Focus on today’s situation
The discussion after the film brought together three experts, who shed additional light on the current situation arising from the coltan.
Colette Braeckman, an expert journalist working for the newspaper Le Soir, gave an update on Congo’s tentative but nevertheless very real progress towards getting control of the mining operations and set out the conditions needed for peace and recovery in the region.
Dario Merlo, director of JGI DRC, stressed the importance of supporting education for young people in North Kivu. Through his ‘Education through Basketball’ programme in Goma, he aims at teaching young people to be enlightened citizens who respect themselves and others, work hard and are capable of working together to carry forward ambitious projects for the good of their country.

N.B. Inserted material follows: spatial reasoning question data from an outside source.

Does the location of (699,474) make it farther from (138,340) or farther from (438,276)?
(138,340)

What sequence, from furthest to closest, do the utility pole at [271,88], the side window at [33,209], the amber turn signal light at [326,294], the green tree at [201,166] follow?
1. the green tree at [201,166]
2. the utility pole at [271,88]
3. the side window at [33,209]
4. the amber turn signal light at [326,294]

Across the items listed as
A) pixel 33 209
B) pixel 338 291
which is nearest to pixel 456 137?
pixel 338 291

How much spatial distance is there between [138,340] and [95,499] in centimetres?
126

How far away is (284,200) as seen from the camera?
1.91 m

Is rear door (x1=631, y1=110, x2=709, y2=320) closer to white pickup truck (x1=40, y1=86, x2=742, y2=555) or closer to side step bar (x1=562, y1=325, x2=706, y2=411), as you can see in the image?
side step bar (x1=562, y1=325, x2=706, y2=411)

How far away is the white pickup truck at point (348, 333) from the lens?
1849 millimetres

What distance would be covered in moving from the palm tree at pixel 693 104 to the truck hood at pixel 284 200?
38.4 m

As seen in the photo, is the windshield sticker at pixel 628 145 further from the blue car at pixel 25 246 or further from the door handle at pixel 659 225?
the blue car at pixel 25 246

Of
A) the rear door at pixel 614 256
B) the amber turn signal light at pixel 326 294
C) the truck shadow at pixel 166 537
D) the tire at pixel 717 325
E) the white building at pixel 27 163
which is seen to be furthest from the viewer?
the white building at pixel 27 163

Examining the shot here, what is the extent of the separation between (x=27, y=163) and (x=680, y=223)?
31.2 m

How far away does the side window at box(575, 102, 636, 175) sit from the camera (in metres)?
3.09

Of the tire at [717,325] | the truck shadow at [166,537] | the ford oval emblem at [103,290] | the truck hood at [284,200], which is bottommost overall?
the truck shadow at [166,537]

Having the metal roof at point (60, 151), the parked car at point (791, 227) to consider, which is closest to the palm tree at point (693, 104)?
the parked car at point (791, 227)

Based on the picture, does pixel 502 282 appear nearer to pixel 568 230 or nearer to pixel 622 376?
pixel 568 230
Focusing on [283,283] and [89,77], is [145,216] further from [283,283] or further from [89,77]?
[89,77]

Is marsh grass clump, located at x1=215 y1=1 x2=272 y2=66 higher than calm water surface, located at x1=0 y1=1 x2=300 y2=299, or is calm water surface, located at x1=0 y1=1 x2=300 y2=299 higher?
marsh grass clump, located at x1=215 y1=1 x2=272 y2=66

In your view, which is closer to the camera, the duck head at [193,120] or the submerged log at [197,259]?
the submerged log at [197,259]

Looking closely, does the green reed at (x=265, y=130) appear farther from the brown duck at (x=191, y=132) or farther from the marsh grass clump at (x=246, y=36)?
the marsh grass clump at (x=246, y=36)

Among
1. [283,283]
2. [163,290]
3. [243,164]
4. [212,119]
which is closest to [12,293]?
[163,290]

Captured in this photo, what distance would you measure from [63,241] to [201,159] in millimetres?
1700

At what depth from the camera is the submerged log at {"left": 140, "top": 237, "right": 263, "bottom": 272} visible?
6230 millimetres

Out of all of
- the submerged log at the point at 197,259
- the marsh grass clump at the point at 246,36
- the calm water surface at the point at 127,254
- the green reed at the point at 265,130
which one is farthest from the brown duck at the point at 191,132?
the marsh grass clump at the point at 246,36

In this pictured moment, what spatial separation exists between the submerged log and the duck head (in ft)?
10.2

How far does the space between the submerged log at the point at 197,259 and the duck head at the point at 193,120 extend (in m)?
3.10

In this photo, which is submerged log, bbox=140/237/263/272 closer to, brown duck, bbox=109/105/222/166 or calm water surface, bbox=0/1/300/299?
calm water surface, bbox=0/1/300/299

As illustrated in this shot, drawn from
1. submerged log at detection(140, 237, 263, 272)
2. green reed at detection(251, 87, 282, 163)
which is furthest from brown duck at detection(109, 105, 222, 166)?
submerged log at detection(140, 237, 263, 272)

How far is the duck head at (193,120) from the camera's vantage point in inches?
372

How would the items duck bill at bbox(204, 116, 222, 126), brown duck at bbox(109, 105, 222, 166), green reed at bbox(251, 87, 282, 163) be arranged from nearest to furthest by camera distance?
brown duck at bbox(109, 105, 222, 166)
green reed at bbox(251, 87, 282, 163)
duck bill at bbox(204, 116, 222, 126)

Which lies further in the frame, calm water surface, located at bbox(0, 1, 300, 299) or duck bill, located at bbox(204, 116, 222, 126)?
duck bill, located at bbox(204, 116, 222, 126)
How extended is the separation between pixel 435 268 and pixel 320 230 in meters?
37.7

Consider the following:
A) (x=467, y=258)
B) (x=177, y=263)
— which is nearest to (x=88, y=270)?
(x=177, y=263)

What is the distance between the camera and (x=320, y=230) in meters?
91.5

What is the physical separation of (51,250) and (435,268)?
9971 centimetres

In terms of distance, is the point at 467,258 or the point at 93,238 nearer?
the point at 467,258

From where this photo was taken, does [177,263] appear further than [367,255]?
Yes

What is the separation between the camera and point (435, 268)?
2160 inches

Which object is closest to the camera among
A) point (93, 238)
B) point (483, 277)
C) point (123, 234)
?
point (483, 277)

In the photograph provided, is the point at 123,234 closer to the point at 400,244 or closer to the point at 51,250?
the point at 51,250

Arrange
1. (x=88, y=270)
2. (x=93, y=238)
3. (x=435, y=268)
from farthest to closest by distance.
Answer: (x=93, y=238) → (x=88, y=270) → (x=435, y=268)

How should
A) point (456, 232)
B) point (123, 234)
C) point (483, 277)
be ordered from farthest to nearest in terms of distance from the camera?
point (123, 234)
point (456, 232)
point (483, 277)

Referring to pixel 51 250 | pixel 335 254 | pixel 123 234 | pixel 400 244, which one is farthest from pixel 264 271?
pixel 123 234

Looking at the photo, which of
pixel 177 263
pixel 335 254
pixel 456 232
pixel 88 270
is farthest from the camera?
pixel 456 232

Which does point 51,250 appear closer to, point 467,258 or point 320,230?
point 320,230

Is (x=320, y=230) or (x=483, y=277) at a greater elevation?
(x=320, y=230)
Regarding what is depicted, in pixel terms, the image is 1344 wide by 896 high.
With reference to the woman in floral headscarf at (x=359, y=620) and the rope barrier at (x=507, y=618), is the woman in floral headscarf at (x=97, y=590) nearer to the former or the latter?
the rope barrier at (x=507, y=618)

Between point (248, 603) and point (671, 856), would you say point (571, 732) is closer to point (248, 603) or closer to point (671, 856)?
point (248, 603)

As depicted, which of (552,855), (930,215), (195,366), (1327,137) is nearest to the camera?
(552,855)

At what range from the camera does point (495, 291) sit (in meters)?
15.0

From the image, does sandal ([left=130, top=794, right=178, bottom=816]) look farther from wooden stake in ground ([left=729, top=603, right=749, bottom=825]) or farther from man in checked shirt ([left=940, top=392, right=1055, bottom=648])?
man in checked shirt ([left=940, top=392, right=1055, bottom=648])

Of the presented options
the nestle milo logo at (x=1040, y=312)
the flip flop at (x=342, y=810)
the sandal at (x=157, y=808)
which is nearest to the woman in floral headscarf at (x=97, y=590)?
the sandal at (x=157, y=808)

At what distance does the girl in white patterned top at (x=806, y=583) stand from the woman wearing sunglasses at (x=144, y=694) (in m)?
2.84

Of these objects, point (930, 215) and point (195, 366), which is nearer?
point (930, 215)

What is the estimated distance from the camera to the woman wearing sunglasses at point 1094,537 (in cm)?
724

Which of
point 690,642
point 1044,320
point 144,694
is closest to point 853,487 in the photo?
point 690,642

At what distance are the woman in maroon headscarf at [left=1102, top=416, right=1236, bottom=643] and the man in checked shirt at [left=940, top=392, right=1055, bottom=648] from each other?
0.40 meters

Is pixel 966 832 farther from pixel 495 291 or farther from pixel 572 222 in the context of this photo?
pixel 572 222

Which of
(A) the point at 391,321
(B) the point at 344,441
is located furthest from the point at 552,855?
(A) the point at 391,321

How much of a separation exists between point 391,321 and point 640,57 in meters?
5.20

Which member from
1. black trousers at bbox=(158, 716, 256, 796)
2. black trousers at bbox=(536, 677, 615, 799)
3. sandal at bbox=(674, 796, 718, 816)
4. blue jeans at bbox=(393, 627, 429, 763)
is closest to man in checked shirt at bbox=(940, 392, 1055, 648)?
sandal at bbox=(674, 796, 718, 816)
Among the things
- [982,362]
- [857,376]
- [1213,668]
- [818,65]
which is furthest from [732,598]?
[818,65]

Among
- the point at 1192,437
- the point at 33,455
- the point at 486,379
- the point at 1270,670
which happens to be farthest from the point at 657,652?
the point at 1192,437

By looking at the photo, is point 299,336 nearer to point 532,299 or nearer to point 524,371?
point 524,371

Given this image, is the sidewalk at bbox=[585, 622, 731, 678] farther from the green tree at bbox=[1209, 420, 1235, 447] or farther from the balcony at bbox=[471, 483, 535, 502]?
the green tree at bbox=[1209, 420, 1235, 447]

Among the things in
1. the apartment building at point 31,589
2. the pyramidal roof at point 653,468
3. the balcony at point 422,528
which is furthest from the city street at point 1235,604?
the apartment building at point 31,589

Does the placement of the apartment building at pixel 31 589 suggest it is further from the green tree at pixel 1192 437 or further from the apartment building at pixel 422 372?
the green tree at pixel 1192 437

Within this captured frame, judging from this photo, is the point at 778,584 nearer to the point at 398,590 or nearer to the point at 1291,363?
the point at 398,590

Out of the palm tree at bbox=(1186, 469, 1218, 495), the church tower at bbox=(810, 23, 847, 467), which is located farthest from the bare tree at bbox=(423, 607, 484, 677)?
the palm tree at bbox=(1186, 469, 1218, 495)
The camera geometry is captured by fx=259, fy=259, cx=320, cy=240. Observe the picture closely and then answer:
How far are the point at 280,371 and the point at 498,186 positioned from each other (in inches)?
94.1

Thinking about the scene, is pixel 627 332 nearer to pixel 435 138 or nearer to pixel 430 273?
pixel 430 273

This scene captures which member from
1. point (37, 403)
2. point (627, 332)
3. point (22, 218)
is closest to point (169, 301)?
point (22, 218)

Ingrid Bezikofer, president of JGI Belgium, presented JGI’s recycling campaign, which aims at contributing to reduce the demand for coltan by initiating an urban mining movement in Belgium. It is estimated that towns and cities contain greater reserves of coltan than some mines. By encouraging to recycle, JGI hopes to help reduce mining from illegal mines, which is harmful to people, animals and the environment in the DRC. Furthermore, through the money raised by this campaign, JGI Belgium finances scholarships for the young basketball players of Goma.
An interested and engaged public
Towards the end of the evening, Serge de Patoul, alderman for education and international cooperation in Woluwe-Saint-Pierre, gave his impressions: “This is a very complex issue, which we are familiar with. More responsible mining and better traceability of this mineral are essential!” Gauvain, 26, said: “I had a rather vague idea of the issue but I now see the link between the conflict and illegal mining”. He added: “It is difficult to get by without a mobile phone, but I keep mine for as long as possible”. Nele, 25,shared her enthusiasm: “JGI’s mobile phone recycling campaign is an excellent idea! We should all recycle more, rather than throwing our old equipment away.This campaign makes people more aware, which is exactly what we and our planet need!”